**Quoted passage**.
--- START ---

This is the course web-page for Advanced Data Analytics being taught at IIT Bhilai, India in the Monsoon Semester of 2021.
Course Instructor: Dr. Gagan Raj Gupta
- Getting data is becoming easier day by day, but we have too much to analyze (e.g. web, transactional data, text)
- Data has errors of various types (missing, incorrect etc.), is incomplete and is hard to clean (e.g. user reviews/ratings, distorted images)
- Data is usually high-dimensional (involving lot of columns or features) (e.g. text, images, videos, graphs)
- Data usually has complex correlations and i.i.d. assumptions don't always work very well (e.g. graph data, time-series data)
- Data is incomplete (matrix completion, compressed sensing, signal re-construction)
- Data is being generated at a great speed and it is too expensive to store all of it (e.g. user or machine transactions, queries)
- Data (packets) on the network is encrypted
We are often asked to answer difficult questions from this messy data
We have to make decisions (often in real-time).
In this course, we want to learn how that is being done and solve real-life problems that we are interested in.

--- END ---

**Exercise instructions**.
#1 Who is the instructor named on the course page for Advanced Data Analytics?
#2 From the course page, quote the passage that opens with the words containing "- Data is incomplete" and closes with "(often in real-time).".
#3 Write what would follow the final sentence of the Advanced Data Analytics course page.

**Provided data**.
--- START ---

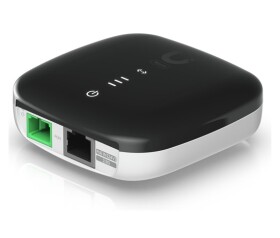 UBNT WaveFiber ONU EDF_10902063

--- END ---
--- START ---

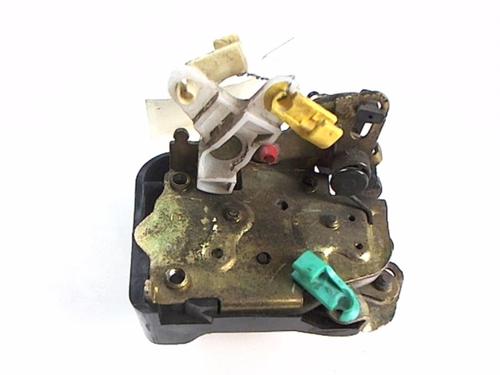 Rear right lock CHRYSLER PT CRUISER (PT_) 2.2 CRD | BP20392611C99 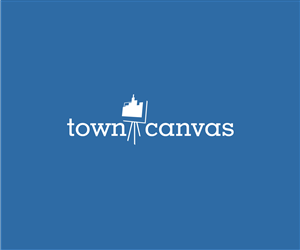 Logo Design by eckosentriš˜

--- END ---
--- START ---

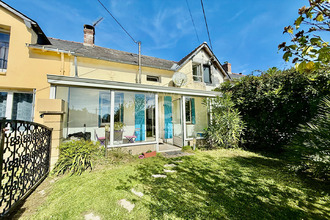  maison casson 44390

--- END ---

**Answers given**.
#1 Dr. Gagan Raj Gupta

#2
- Data is incomplete (matrix completion, compressed sensing, signal re-construction)
- Data is being generated at a great speed and it is too expensive to store all of it (e.g. user or machine transactions, queries)
- Data (packets) on the network is encrypted
We are often asked to answer difficult questions from this messy data
We have to make decisions (often in real-time).

#3
- Equip students with the mathematical toolkit (linear algebra, statistics, optimization), needed for understanding and implementing the important data analysis and ML algorithms
- Explain new paradigms of algorithm design for handling complex datasets including streaming algorithms
- Explore robust and state of the art (SOTA) techniques in large scale ML
- Introduce Graph neural networks (GNN) and its applications to Knowledge Graphs and Bio-informatics
- Introduce DTW, Matrix Profile and related techniques for analyzing complex time-series data (clustering, anomaly detection, pattern mining, prediction)
- Provide hands-on experience to students in analyzing datasets in diverse fields (NLP, Image/Video, Graphs, Networks, Bio-informatics, Finance)
- Basic knowledge of Python (most assignments will be based on Python)
- Knowledge of basic computer science principles and skills
- Math
- Linear Algebra ( Matrix-factorization, Eigenvalues, Column and row spaces, Norms)
- Probability theory (Conditional, Bayes Rule, Concentration Inequalities, Distributions, Gaussian, Multi-variate)
- Basic Data Structures, Algorithms and Asymptotic Analysis (graphs, heaps, lists, dynamic programming)
- Calculus (Multi-variate)
If you don't meet one or more pre-requisites, be prepared to spend more time before or during the course in learning them.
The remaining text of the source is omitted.